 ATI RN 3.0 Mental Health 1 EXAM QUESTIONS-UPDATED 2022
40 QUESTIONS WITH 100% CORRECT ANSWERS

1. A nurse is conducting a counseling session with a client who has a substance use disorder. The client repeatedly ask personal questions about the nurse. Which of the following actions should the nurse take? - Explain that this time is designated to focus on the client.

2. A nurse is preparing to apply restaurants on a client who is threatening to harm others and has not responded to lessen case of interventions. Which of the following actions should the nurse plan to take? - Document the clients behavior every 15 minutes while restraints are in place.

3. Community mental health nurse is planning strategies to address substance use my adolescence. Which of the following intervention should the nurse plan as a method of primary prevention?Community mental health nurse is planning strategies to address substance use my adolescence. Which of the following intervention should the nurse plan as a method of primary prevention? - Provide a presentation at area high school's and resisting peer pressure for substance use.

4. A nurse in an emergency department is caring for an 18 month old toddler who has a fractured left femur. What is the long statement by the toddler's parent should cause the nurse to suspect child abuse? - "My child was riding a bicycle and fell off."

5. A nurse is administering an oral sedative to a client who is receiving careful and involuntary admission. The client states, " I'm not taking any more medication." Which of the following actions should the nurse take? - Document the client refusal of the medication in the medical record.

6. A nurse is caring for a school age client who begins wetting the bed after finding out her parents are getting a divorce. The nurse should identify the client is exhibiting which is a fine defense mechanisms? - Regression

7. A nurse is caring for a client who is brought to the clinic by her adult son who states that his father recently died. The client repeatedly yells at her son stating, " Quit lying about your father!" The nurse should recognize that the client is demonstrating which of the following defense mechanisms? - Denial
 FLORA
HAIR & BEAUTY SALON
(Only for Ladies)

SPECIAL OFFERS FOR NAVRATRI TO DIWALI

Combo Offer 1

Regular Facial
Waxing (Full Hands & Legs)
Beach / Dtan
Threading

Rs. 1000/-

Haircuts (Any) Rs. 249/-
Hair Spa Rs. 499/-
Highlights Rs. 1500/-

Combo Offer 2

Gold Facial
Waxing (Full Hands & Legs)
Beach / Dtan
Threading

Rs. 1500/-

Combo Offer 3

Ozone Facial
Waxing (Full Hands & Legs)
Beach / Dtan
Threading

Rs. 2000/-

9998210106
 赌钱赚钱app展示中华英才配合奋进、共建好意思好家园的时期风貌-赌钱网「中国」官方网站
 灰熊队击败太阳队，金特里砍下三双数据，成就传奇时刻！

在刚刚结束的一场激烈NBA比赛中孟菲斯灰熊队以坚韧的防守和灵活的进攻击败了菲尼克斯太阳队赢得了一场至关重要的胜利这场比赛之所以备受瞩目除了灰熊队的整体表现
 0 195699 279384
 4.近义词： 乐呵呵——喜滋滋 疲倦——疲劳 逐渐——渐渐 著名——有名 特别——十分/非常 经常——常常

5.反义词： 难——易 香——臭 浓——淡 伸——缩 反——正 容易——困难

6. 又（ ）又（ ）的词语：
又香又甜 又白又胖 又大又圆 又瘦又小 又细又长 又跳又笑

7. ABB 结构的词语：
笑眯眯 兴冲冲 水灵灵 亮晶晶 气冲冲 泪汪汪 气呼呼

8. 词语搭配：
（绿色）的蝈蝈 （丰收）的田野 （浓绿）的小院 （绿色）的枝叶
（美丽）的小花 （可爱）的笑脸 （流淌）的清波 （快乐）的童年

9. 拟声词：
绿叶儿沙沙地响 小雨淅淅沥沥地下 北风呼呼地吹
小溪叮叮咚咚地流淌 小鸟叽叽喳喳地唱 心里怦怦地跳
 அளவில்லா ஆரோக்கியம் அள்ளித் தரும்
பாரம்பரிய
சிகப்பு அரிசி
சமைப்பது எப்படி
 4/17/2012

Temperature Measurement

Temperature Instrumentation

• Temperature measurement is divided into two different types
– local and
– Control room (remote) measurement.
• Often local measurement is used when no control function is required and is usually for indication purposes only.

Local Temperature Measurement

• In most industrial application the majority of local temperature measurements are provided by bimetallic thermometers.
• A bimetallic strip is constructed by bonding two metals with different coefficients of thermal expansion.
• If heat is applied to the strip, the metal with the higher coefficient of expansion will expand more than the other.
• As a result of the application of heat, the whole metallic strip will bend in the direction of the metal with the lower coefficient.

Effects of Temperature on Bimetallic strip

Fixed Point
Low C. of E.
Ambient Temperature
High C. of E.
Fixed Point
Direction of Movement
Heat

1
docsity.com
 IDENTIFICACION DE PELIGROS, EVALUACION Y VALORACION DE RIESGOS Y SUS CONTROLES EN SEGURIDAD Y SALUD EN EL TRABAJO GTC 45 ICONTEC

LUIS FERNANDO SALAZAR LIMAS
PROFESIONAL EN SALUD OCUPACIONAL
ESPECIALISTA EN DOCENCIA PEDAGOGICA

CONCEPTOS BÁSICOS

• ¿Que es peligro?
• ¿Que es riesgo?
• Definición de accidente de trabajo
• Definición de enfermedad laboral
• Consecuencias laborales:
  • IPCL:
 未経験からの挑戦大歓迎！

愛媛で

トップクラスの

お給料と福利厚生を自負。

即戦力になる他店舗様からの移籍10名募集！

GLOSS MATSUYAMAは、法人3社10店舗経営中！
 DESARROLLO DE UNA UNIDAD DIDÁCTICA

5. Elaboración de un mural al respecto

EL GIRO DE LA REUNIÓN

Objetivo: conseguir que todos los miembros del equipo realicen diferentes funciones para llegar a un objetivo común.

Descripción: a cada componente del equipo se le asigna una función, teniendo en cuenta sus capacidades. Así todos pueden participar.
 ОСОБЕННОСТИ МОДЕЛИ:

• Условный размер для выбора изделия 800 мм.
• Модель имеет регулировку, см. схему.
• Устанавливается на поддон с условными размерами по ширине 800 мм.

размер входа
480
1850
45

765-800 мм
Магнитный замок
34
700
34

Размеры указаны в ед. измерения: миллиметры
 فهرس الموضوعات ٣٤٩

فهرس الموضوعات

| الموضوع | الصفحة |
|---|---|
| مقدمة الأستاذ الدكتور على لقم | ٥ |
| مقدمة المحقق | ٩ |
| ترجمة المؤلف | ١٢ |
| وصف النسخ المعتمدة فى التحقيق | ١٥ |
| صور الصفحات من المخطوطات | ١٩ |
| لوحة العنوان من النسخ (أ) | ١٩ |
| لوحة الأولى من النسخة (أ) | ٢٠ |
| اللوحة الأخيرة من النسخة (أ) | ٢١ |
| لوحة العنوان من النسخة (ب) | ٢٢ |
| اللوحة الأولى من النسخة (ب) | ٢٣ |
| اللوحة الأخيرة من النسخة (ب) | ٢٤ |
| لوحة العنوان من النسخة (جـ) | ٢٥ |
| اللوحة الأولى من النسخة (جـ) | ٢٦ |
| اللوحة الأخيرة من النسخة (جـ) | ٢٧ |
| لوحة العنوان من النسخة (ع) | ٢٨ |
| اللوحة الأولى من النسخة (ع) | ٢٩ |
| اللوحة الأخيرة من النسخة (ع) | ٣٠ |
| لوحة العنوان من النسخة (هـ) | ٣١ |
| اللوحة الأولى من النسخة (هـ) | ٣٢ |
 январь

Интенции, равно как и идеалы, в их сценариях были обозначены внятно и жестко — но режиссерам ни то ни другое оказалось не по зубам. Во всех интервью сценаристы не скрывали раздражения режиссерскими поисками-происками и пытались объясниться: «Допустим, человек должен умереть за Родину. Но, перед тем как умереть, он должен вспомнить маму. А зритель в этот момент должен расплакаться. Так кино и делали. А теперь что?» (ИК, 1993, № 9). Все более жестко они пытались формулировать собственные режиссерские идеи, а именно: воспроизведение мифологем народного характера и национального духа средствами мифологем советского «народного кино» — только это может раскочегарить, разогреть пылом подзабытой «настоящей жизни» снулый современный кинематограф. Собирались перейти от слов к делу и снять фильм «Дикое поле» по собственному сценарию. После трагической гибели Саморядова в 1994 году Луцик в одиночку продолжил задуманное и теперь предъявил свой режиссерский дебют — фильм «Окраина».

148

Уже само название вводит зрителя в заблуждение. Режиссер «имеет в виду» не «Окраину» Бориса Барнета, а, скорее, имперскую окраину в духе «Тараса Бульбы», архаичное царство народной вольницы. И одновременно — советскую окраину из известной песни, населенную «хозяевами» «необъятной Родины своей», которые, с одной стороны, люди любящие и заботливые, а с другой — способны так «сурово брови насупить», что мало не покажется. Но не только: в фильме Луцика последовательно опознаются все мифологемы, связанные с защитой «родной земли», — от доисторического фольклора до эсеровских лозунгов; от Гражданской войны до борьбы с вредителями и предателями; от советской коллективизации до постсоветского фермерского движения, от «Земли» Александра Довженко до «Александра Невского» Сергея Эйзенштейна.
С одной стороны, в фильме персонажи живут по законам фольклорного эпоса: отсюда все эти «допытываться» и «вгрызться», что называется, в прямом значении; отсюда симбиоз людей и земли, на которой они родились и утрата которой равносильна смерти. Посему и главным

^^^^^^^^^^^^^^^^

Exercise prompt
Report each line in the entries where the string "Combo" occurs.

Response to this task
Combo Offer 1
Combo Offer 2
Combo Offer 3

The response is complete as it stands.